A system of conservation laws with discontinuous flux modelling flotation with sedimentation

• Published in: IMA journal of applied mathematics Vol. 84; no. 5; pp. 930 - 973
• Main Authors: Bürger, Raimund, Diehl, Stefan, Martí, María del Carmen
• Format: Journal Article
• Language: English
• Published: Oxford University Press 11.10.2019
• Subjects: conservation law; discontinuous flux; flotation; kinematic flow models; Matematik; Mathematical Sciences; Mathematics; Natural Sciences; Naturvetenskap; non-strictly hyperbolic triangular system; sedimentation; discontinuous flux; flotation; non-strictly hyperbolic triangular system; conservation law; sedimentation; kinematic flow models
• ISSN: 0272-4960; 1464-3634; 1464-3634
• DOI: 10.1093/imamat/hxz021

Abstract The continuous unit operation of flotation is extensively used in mineral processing, wastewater treatment and other applications for selectively separating hydrophobic particles (or droplets) from hydrophilic ones, where both are suspended in a viscous fluid. Within a flotation column, the hydrophobic particles are attached to gas bubbles that are injected and float as aggregates forming a foam or froth at the top that is skimmed. The hydrophilic particles sediment and are discharged at the bottom. The hydrodynamics of a flotation column is described in simplified form by studying three phases, namely the fluid, the aggregates and solid particles, in one space dimension.

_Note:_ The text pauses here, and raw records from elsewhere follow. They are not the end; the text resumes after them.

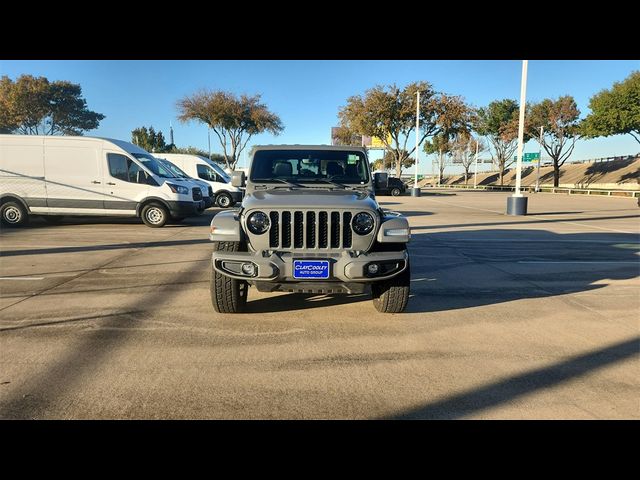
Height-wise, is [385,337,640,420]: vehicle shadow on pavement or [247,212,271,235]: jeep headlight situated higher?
[247,212,271,235]: jeep headlight

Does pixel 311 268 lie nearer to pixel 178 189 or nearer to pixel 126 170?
pixel 178 189

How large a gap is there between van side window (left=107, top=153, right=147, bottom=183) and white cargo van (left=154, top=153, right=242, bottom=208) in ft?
21.4

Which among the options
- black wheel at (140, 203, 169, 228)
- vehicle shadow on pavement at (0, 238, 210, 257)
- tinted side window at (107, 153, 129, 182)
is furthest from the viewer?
black wheel at (140, 203, 169, 228)

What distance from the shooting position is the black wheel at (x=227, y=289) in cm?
443

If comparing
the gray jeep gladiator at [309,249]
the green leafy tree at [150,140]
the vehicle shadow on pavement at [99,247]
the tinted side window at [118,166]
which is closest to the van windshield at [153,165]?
the tinted side window at [118,166]

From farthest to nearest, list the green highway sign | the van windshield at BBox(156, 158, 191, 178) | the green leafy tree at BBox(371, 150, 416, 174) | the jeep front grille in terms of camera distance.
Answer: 1. the green highway sign
2. the green leafy tree at BBox(371, 150, 416, 174)
3. the van windshield at BBox(156, 158, 191, 178)
4. the jeep front grille

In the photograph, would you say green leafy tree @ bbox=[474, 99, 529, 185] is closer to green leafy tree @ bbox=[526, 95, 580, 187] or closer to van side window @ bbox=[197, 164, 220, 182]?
green leafy tree @ bbox=[526, 95, 580, 187]

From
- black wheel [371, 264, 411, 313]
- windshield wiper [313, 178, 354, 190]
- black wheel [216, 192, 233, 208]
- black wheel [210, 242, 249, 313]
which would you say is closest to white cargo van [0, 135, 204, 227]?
black wheel [216, 192, 233, 208]

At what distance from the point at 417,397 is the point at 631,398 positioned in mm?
1554

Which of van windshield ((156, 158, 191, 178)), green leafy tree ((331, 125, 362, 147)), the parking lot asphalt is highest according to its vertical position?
green leafy tree ((331, 125, 362, 147))

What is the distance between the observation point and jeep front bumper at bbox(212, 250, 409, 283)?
405cm

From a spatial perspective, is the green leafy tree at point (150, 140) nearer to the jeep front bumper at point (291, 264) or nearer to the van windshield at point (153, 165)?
the van windshield at point (153, 165)

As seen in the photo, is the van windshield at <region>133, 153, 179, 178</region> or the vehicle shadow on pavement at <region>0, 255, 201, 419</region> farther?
the van windshield at <region>133, 153, 179, 178</region>
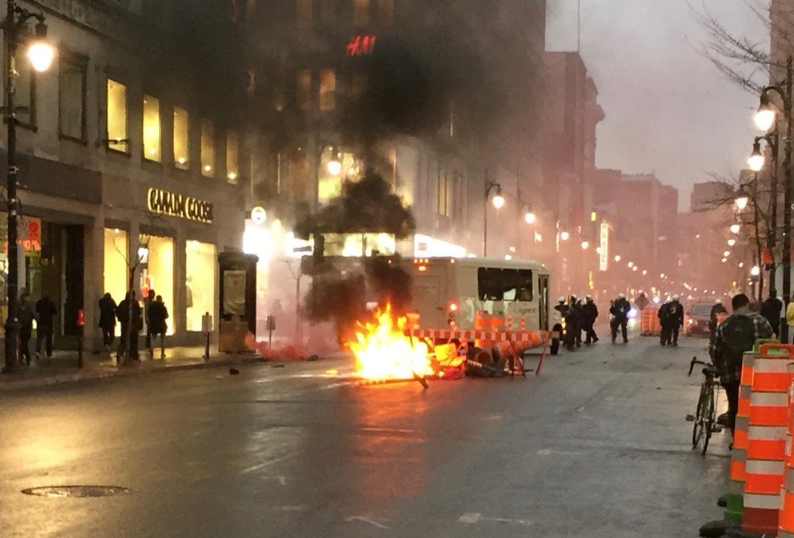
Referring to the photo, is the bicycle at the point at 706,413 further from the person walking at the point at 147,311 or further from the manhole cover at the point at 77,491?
the person walking at the point at 147,311

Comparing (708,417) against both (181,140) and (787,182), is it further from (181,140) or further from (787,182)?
(181,140)

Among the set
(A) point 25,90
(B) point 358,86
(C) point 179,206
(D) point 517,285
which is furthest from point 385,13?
(C) point 179,206

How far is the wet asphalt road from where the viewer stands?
7.78m

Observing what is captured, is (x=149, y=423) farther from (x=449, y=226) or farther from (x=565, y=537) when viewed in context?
(x=449, y=226)

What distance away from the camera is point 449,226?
56.9 meters

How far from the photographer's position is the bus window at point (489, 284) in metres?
28.8

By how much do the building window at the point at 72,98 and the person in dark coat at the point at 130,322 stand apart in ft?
15.3

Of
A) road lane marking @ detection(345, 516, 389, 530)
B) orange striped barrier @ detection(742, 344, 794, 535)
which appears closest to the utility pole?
orange striped barrier @ detection(742, 344, 794, 535)

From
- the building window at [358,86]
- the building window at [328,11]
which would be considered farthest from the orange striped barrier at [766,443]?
the building window at [328,11]

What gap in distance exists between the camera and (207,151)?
118ft

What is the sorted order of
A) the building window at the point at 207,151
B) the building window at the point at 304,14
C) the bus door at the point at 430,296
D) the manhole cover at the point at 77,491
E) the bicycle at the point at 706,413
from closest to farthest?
1. the manhole cover at the point at 77,491
2. the bicycle at the point at 706,413
3. the building window at the point at 304,14
4. the bus door at the point at 430,296
5. the building window at the point at 207,151

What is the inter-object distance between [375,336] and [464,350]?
1.94m

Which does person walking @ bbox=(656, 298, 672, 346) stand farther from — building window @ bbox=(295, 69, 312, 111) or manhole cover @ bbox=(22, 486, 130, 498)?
manhole cover @ bbox=(22, 486, 130, 498)

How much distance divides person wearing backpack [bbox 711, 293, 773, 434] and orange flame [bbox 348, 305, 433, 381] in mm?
10179
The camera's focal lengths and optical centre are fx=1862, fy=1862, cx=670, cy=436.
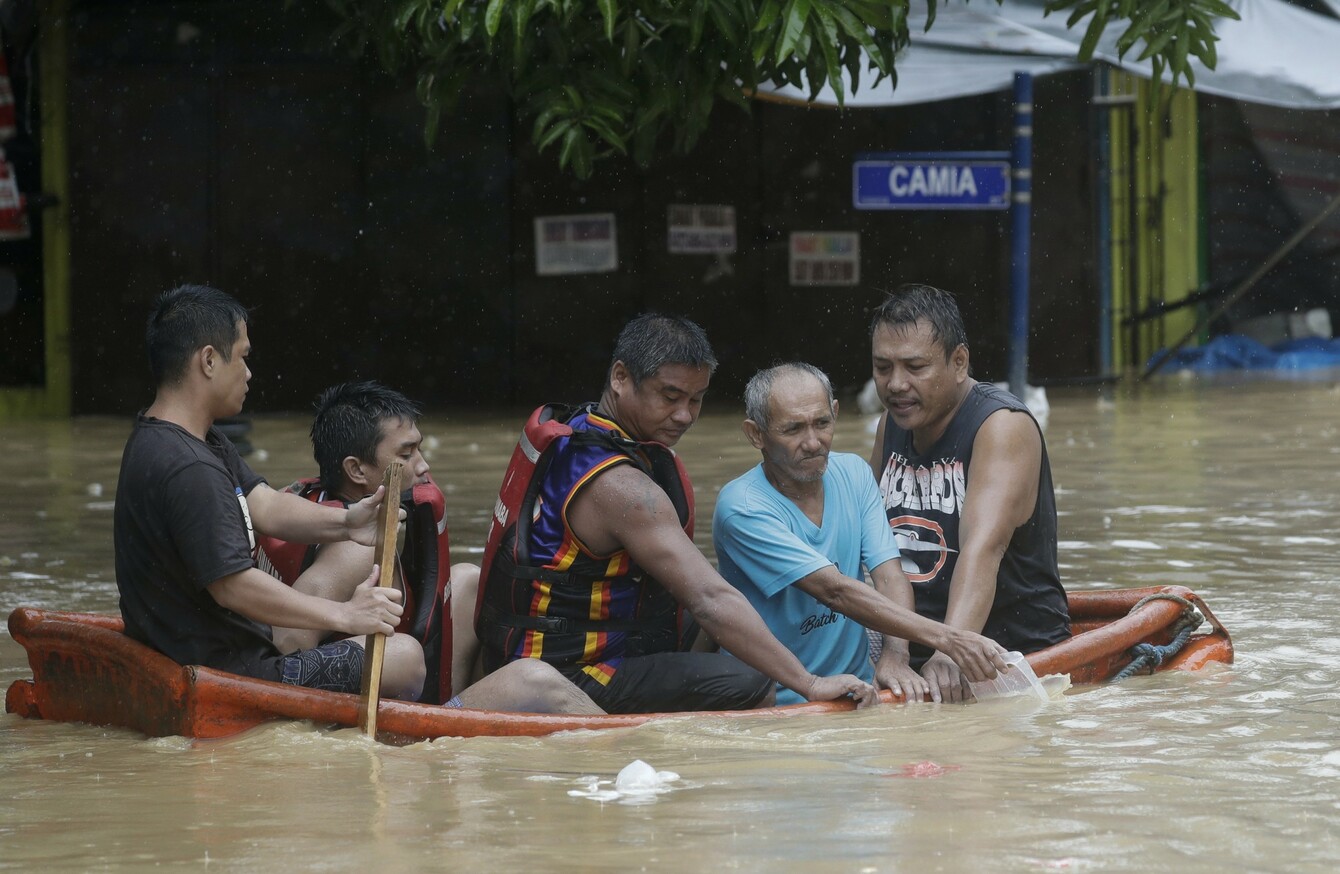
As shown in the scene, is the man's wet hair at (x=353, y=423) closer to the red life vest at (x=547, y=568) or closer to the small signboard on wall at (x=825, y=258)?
the red life vest at (x=547, y=568)

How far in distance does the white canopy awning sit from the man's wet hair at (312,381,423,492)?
7586 mm

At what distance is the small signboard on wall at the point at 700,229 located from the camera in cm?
1534

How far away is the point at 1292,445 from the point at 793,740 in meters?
8.31

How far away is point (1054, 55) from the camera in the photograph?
12.9m

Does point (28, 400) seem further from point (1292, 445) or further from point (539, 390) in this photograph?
point (1292, 445)

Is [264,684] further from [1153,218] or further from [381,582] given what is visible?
[1153,218]

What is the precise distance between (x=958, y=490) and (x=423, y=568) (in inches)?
58.3

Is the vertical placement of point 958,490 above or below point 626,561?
above

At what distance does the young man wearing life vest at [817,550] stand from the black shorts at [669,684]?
0.21 meters

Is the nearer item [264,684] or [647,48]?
[264,684]

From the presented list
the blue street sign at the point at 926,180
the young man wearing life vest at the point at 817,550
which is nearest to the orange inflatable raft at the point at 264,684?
the young man wearing life vest at the point at 817,550

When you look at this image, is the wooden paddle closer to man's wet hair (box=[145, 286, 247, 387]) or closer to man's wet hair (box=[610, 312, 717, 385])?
man's wet hair (box=[145, 286, 247, 387])

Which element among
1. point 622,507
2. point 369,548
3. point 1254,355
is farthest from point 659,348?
point 1254,355

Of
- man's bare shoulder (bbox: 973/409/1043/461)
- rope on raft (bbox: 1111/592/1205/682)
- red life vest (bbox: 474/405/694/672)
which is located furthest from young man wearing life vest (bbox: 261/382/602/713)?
rope on raft (bbox: 1111/592/1205/682)
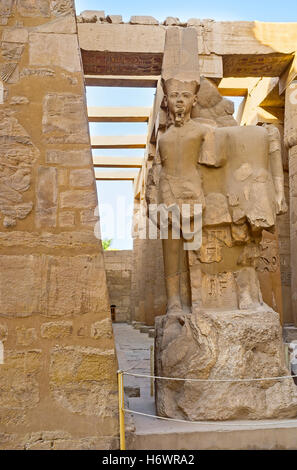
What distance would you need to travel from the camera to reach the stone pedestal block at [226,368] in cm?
319

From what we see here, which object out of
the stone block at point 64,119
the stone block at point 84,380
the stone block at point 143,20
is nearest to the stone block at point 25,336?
the stone block at point 84,380

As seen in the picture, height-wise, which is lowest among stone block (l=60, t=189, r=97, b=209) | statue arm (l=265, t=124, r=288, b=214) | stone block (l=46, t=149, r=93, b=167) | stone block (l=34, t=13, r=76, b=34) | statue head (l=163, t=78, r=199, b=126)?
stone block (l=60, t=189, r=97, b=209)

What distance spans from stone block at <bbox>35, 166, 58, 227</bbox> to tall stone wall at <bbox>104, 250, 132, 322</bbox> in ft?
46.7

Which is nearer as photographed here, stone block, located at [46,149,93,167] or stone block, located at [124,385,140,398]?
stone block, located at [46,149,93,167]

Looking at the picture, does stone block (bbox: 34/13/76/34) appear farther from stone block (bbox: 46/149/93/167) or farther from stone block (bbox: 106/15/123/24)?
stone block (bbox: 106/15/123/24)

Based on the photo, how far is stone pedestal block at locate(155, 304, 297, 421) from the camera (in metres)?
3.19

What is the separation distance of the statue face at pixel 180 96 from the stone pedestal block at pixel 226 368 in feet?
5.43

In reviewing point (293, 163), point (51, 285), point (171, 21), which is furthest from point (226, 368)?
point (171, 21)

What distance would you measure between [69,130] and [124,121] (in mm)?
10453

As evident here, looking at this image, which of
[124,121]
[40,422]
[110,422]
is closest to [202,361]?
[110,422]

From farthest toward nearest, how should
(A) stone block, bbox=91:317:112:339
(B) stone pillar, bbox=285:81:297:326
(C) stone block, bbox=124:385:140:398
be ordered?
1. (B) stone pillar, bbox=285:81:297:326
2. (C) stone block, bbox=124:385:140:398
3. (A) stone block, bbox=91:317:112:339

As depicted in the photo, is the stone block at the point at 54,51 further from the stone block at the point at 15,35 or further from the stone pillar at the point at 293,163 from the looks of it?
the stone pillar at the point at 293,163

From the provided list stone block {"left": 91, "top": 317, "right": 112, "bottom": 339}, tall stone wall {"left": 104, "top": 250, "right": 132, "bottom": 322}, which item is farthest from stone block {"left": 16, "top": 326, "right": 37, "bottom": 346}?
tall stone wall {"left": 104, "top": 250, "right": 132, "bottom": 322}
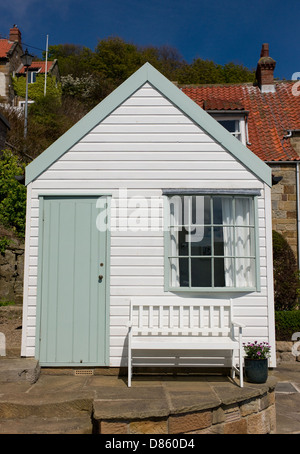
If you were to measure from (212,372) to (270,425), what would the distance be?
1.11m

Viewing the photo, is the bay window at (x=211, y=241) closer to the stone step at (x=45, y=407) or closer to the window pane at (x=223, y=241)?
the window pane at (x=223, y=241)

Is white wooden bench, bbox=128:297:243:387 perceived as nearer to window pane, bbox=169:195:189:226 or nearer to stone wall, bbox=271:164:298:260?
window pane, bbox=169:195:189:226

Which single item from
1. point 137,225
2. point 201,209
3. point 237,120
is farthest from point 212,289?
point 237,120

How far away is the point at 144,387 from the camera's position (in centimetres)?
476

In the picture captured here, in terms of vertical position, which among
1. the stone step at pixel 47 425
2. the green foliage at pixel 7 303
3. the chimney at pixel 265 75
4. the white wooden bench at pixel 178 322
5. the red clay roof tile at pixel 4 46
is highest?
the red clay roof tile at pixel 4 46

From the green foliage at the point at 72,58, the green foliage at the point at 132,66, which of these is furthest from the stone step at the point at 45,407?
the green foliage at the point at 72,58

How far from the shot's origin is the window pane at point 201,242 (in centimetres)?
580

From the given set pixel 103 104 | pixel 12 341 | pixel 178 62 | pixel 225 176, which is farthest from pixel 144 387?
pixel 178 62

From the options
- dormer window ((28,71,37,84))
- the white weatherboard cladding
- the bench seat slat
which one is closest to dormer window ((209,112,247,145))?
the white weatherboard cladding

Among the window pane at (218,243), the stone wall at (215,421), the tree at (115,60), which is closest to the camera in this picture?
the stone wall at (215,421)

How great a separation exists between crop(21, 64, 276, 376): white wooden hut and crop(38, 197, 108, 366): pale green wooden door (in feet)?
0.05

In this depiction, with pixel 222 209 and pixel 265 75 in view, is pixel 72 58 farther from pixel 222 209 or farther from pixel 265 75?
pixel 222 209

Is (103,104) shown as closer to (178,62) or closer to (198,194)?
(198,194)

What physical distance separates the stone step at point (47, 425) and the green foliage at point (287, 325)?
5441 mm
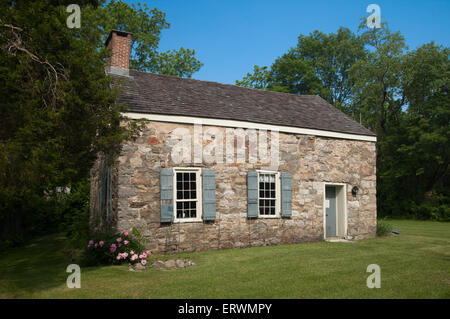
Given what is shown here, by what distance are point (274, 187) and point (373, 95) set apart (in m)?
17.3

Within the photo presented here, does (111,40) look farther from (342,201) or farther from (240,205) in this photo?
(342,201)

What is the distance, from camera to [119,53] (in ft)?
38.4

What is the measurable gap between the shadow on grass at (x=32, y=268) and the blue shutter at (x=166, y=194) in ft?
7.86

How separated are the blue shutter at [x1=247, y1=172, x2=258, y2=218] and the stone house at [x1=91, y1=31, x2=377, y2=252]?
0.10 ft

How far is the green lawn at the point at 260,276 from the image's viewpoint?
598cm

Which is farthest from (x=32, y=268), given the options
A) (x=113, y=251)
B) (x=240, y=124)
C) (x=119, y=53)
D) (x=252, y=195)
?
(x=119, y=53)

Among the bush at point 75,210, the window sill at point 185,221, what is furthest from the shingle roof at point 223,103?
the bush at point 75,210

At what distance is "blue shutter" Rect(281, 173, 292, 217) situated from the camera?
450 inches

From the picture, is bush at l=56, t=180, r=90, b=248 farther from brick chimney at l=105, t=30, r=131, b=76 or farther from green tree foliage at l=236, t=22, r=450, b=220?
green tree foliage at l=236, t=22, r=450, b=220

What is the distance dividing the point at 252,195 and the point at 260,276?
407 cm

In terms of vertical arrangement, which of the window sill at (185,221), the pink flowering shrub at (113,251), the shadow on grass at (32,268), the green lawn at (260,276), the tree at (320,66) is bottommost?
the shadow on grass at (32,268)

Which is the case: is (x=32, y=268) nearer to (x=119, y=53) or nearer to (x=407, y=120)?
(x=119, y=53)

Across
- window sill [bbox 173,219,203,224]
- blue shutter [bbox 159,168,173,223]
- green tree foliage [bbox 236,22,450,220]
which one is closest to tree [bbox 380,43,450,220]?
green tree foliage [bbox 236,22,450,220]

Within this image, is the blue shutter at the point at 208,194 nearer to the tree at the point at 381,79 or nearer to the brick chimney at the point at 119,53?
the brick chimney at the point at 119,53
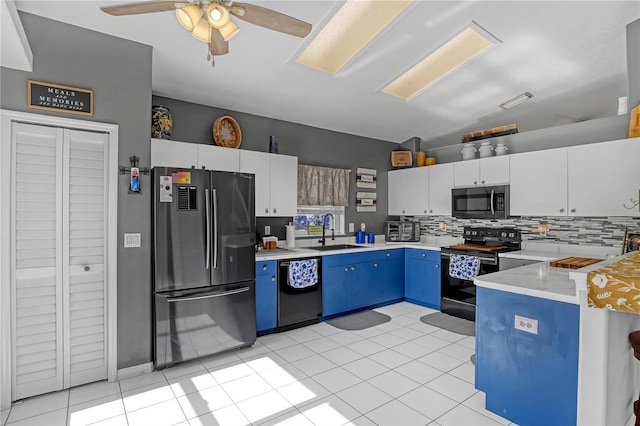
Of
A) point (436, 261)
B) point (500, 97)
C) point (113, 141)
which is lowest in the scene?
point (436, 261)

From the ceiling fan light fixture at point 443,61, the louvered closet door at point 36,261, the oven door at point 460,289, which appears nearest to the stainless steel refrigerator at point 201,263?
the louvered closet door at point 36,261

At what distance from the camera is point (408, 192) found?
A: 5336 mm

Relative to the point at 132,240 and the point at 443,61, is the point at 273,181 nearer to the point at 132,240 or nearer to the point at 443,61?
the point at 132,240

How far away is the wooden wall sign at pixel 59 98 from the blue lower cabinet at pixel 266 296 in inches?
81.5

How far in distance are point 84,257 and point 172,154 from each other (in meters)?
1.22

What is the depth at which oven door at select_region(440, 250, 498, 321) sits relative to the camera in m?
3.90

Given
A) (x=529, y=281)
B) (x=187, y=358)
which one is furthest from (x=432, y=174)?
(x=187, y=358)

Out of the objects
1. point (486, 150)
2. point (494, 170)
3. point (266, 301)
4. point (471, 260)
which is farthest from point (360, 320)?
point (486, 150)

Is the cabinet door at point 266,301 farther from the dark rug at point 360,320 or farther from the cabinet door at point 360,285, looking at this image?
the cabinet door at point 360,285

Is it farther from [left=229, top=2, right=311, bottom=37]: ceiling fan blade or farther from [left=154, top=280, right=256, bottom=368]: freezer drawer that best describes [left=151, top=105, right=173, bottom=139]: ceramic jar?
[left=229, top=2, right=311, bottom=37]: ceiling fan blade

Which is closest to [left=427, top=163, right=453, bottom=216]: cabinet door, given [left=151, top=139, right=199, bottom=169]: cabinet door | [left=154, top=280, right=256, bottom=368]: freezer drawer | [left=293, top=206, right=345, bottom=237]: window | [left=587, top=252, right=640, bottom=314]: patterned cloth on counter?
[left=293, top=206, right=345, bottom=237]: window

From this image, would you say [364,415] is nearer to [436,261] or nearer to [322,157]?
[436,261]

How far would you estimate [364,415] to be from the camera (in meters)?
2.21

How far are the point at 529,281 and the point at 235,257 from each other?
242cm
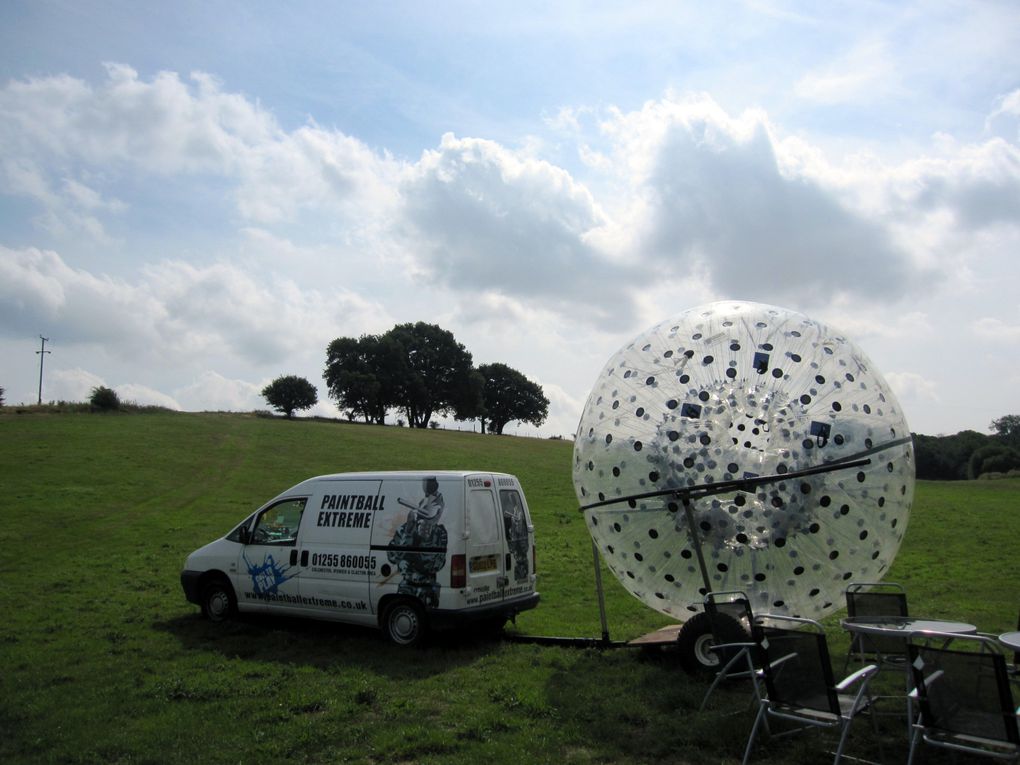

The relative movements between the phases are given by constitutive drift-flux functions. The resulting model is a system of two scalar conservation laws with a multiply discontinuous flux for the aggregates and solids volume fractions as functions of height and time. The model is of triangular nature since one equation can be solved independently of the other. Based on the theory of conservation laws with discontinuous flux, steady-state solutions that satisfy all jump and entropy conditions are constructed. For the existence of the industrially relevant steady states, conditions on feed flows and concentrations are established and mapped as ‘operating charts’. A numerical method that exploits the triangular structure is formulated on a pair of staggered grids and is employed for the simulation of the fill-up and transitions between steady states of the flotation column.